The deal will average out to around $330million per season until 2027 and effectively guarantee the survival of all 16 clubs after the financial turmoil due to the outbreak of COVID-19 threatened to destroy the game.
The contract has been discounted for the 2020 season as the NRL season has been shortened to 20 matches, though the league are confident their ratings will grow as fans are unable to go to games.
Global Media and Sports boss Colin Smith praised V’landys for producing an incredible deal for the league.

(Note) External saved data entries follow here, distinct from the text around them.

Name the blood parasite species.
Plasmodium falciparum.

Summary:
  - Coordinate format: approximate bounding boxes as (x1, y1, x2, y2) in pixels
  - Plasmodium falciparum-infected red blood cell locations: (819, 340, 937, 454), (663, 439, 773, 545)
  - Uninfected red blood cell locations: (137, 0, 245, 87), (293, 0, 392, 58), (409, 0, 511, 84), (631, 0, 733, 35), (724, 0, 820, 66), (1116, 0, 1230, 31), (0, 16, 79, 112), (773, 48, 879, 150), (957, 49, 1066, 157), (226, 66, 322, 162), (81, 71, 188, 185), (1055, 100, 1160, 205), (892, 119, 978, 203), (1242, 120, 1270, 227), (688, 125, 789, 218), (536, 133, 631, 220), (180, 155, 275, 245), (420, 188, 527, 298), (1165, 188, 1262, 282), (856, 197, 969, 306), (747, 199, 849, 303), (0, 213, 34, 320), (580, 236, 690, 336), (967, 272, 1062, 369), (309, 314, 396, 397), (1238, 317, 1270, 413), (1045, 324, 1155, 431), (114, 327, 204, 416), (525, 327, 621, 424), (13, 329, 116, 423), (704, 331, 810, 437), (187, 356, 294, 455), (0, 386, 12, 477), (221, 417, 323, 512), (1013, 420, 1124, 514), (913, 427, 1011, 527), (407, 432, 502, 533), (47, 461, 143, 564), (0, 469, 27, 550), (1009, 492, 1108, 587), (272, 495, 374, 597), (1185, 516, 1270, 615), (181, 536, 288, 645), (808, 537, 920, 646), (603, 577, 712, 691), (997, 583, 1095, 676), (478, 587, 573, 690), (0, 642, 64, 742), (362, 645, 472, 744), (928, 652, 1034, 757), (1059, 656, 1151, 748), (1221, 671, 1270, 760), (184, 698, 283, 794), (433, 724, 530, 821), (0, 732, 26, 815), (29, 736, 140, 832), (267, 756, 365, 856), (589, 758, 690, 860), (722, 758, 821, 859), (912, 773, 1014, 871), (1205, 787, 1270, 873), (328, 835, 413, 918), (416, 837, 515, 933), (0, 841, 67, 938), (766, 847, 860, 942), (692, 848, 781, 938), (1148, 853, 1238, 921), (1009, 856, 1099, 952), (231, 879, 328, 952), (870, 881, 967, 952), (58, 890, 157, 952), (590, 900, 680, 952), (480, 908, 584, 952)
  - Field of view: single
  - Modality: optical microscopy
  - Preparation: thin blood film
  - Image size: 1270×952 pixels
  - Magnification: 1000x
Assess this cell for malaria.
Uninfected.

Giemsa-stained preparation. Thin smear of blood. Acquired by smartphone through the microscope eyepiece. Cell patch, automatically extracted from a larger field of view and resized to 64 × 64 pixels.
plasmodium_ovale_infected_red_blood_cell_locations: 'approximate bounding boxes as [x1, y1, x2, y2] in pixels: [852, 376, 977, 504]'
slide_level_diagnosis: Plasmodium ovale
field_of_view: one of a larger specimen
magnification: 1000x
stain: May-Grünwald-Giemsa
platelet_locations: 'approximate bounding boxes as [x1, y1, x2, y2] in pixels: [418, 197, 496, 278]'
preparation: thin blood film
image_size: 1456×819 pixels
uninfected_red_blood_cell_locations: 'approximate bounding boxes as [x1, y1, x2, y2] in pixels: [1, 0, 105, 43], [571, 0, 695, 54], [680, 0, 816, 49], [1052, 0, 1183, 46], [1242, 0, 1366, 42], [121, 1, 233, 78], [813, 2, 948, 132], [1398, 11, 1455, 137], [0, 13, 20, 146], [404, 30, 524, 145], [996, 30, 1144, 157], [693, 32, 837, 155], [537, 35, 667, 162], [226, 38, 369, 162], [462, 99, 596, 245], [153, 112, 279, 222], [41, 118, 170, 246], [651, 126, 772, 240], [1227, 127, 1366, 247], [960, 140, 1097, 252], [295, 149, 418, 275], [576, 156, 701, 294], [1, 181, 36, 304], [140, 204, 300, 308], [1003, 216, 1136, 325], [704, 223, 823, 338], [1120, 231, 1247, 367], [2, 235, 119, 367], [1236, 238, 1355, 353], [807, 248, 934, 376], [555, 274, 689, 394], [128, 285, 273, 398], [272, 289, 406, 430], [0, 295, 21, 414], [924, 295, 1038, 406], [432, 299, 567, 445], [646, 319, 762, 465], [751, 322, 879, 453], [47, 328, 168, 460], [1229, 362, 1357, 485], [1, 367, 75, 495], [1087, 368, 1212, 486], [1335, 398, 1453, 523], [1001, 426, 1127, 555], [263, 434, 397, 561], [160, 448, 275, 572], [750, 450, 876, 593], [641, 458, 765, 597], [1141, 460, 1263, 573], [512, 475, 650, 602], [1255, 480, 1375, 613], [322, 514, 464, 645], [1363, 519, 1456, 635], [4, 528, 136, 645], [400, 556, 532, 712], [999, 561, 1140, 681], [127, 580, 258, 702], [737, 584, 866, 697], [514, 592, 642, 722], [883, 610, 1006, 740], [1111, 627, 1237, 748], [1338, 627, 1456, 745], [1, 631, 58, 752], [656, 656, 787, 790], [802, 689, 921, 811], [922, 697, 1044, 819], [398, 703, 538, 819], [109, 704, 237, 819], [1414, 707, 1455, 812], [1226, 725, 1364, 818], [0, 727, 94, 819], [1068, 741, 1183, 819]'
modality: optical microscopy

ARLC chairman Peter V’landys is hoping to sign the NRL’s enormous new broadcast deal by Friday, which would be the most lucrative sports broadcasting deal in Australian history
‘Peter V’landys has been the saviour of the NRL, no doubt for me,’ Smith told The Sunday Telegraph.
‘In this climate, if you ask what represents a good broadcast deal, I would say anything from $300 million to $350m a year is an excellent result.
‘V’landys is a master negotiator, he is a street fighter and he is not afraid to take the bull by the horns. He looks at the outcome and he actually delivers on it.’
The news comes as NRL referees have threatened to strike after plans to revert back to one official on the field in matches in the season restart were revealed.
The NRL are scheduled to recommence the 2020 season on May 28, with the Project Apollo innovations committee recommending the change back to one referee, which would save the game around $1million.
The Professional Rugby League Match Officials Incorporated believe the NRL have breached an agreement with the proposal and have threatened to abstain from matches in the third round.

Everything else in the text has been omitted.